Open Access Article
Ziyue
Yang
*,
Maghesree
Chakraborty
and
Andrew D.
White
*
Department of Chemical Engineering, University of Rochester, Rochester, NY, USA. E-mail: andrew.white@rochester.edu
First published on 9th July 2021
Inferring molecular structure from Nuclear Magnetic Resonance (NMR) measurements requires an accurate forward model that can predict chemical shifts from 3D structure. Current forward models are limited to specific molecules like proteins and state-of-the-art models are not differentiable. Thus they cannot be used with gradient methods like biased molecular dynamics. Here we use graph neural networks (GNNs) for NMR chemical shift prediction. Our GNN can model chemical shifts accurately and capture important phenomena like hydrogen bonding induced downfield shift between multiple proteins, secondary structure effects, and predict shifts of organic molecules. Previous empirical NMR models of protein NMR have relied on careful feature engineering with domain expertise. These GNNs are trained from data alone with no feature engineering yet are as accurate and can work on arbitrary molecular structures. The models are also efficient, able to compute one million chemical shifts in about 5 seconds. This work enables a new category of NMR models that have multiple interacting types of macromolecules.
An ideal NMR chemical shift predictor should be translationally and rotationally invariant, be sensitive to both chemically bonded and non-bonded interactions, be able to handle thousands of atoms, predict shifts for multiple atom types, and be differentiable which is required for most of the inference methods mentioned above. There are two broad classes of deep learning architectures that might satisfy these requirements: 3D point cloud neural networks methods that have these equivarianaces built-in,19,20 GNNs.21–23‡ The conceptual difference between these two approaches is that the 3D point cloud networks first build the local environment of each atom to compute atom features and then operate and pool the atom features without considering the molecular graph, whereas the graph neural networks compute atom features using the molecular graph at each layer. Here we use graph neural networks for two reasons. The first is their flexibility of how molecular graphs can be specified: with or without distances, with or without covalent bonds, and as a sparse graph. Secondly, our goal is to apply this model in molecular simulation, where the sparse molecular graph (i.e., a neighbor list) is available as input.
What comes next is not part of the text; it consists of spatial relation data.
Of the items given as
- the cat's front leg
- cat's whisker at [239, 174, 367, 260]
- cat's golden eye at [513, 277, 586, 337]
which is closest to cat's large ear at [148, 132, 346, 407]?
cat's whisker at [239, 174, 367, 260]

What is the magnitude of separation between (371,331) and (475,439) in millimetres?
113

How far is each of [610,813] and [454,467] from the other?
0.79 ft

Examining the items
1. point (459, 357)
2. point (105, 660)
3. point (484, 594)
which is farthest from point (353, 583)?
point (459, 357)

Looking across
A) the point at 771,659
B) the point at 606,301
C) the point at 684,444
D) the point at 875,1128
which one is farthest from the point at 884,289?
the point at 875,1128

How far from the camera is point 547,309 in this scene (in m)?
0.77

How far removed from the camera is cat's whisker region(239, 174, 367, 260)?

GNNs are now a common approach for deep learning with molecules due to their intuitive connection to molecular graphs and good performance.24 Early examples of graph neural networks can be found in Sperduti and Starita,25 Scarselli et al.,26 Gori et al.27 and recent surveys can be found in Bronstein et al.,21 Dwivedi et al.,22 Wu et al.,28 Battaglia et al.29 The unifying idea of a “graph” neural network is that it takes a graph as input and its output is permutation equivariant. Namely, if you swap two nodes in the input graph, the predicted node labels will swap. In most circumstances, outputs of GNNs are node labels, edge labels, or graph labels. Battaglia et al.29 proposed a unifying notation that encompasses all graph neural networks as a series of nodes, edges, and graph feature operations. Unlike convolutional layers in traditional deep learning,30 there are still numerous competing ideas about GNNs. Wu et al.28 tested about 20 GNN across seven tasks, including chemistry datasets and found no consistently best type. They did find that message-passing methods31 worked well with other deep-learning layers and building blocks.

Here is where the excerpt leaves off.